● **WHAT TO DO**:
1 – In the text on cancer treatment, which therapy is described as not available in the US?
2 – Write the next part of the text on cancer treatment, picking up after its final sentence.

======== SELECTED EXCERPT ========

Cancer was virtually UN-curable barely 50 years ago. Today, mainstream medicine CAN cure many types of cancer, put others into remission permanently or for many years, and can PREVENT many from forming with pro-active intervention (e.g. Barrett's esophagus, colon polyp removal). NONE of those are 'alternative' therapies; they are PROVEN methods that prevent cancers and prolong lives.

Even RF or microwave ablation for liver tumors is effective for many people - they DO NOT cure cancers in the liver, but they can make it a chronic condition you can live many years with, and not have the cancer spread.

MOST of the mainstream therapies for cancer today are:
1. Surgically remove it entirely from the body before it spreads - cures MANY people of local cancers.
2. Find and use chemo or other drugs that target specific cancers very well (this is why Lance Armstrong is alive today)
3. Radiate the area and kill the faster growing cancer cells more prevalently than surrounding normal cells - a 'last resort' mostly, but this has cured MILLIONS of people.
4. Hyperthermia** (an 'alternative' therapy not available in the US). Heat works in combo with radiation to make it more potent, and can trigger apoptosis of cancer cells faster than normal cells.
5. Other 'experimental' therapies, like gene therapies, viruses to attack cancers.

'Cancer' is not 'one' specific disease; cancers of various organs vary widely in their responses to the above treatments. Some treatments are perfect cures for certain cancers, while others are not possible or are completely ineffective. Oncologists now KNOW what mostly works by trial and error AND using simple scientific and statistical methods to identify what HAS cured people or delayed cancer growth/spread.

======== GIVEN DATA ========

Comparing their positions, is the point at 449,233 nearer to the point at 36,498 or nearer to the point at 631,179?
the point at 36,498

========
======== GIVEN DATA ========

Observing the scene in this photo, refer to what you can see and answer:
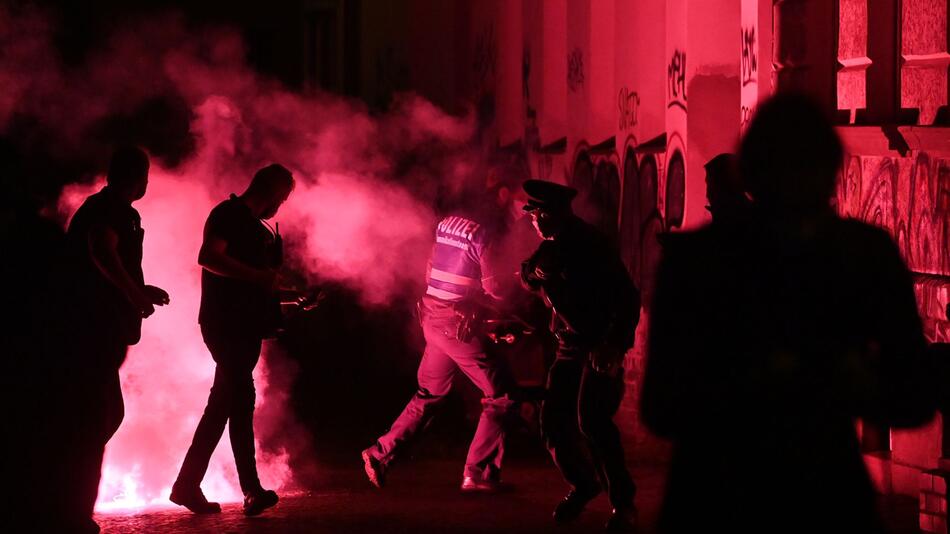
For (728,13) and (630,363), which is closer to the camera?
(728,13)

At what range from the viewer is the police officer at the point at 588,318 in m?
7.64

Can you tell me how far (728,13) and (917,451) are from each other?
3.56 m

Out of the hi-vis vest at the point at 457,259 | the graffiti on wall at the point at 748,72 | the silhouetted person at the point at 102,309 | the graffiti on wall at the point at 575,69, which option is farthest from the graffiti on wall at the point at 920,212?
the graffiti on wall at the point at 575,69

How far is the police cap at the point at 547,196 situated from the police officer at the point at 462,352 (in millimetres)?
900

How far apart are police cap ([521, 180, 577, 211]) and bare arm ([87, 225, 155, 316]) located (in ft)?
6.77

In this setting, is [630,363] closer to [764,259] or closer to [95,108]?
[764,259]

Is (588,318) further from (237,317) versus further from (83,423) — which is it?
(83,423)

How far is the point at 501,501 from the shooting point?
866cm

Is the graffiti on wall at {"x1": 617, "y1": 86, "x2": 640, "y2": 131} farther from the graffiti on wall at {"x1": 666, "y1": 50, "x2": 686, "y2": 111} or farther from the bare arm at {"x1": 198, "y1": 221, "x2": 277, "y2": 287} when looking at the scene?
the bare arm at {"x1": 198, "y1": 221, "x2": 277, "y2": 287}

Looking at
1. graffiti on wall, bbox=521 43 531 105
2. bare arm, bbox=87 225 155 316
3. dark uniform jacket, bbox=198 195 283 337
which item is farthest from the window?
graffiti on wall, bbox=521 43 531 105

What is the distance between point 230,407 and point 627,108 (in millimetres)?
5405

========

● **ANSWERS FOR THE TASKS**:
1 – Hyperthermia.

2 –
'Alternative' therapies need to follow this same basic method to be accepted, and should NEVER be tried until standard therapies have failed. NO doctor is willing to use 'alternative' methods on his/her patient when there are clear and viable/proven options already established and available. There are MILLIONS of pages of research on this over the past 50-70 years. You'd be well served to look some of that up and read it....


**I should also note - hyperthermia was 'discovered' as a viable therapy by a physician back in the late 1800s or early 1900s. His patient had an advanced stomach cancer, proven by biopsy/histology, and got a back infection which resulted in a very high fever. He thought the patient would be dead within a day or so; the high fever temperature over several days actually killed the cancer cells and the patient lived. This is an incident (anecdotal at the time) in the medical literature, which led many other physicians to try using slightly elevated temperatures (41-42°C vs. normal 37°C body temperature) as a therapy. It actually can work quite well, but because heating things uniformly is so difficult in a patient, it has had limited clinical application. And, because 'hyperthermia' is not a pre-1976 indication for a device, FDA will not approve 510k submissions for it, which means any device has to go through a very long/involved PMA process for US approval. It is, however, a therapy which has caught on quite a bit in Europe and is often used in conjunction with other therapies. MOST oncology regimens do not use 'monotherapy' (one method) to treat a cancer, they combine several approaches. And anything found to be effective or improve outcomes gets added to the standard literature....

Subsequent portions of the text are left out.